= Problem to solve =
Copy out every one of the records below word for word, leaving the pictures out of your answer.

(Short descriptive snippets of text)
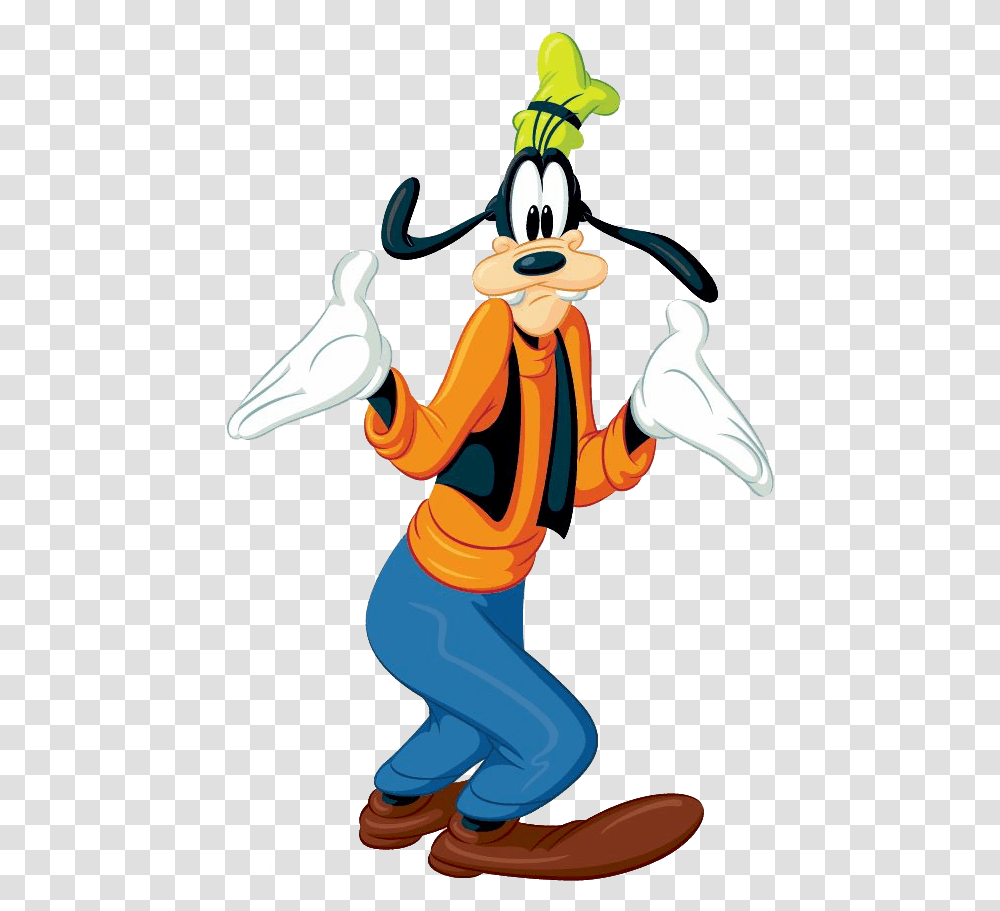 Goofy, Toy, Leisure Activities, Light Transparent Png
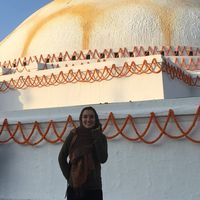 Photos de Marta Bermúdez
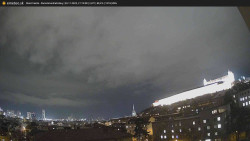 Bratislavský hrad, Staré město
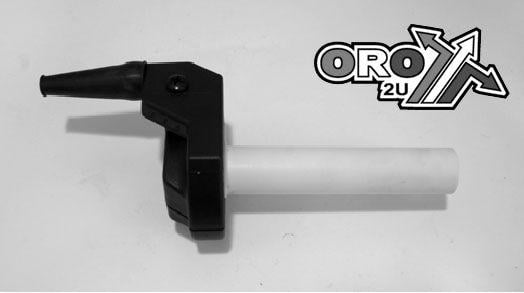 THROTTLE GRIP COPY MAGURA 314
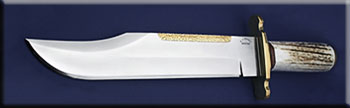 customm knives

= Answer below =
 Goofy, Toy, Leisure Activities, Light Transparent Png
 Photos de Marta Bermúdez
 Bratislavský hrad, Staré město
 THROTTLE GRIP COPY MAGURA 314
 customm knives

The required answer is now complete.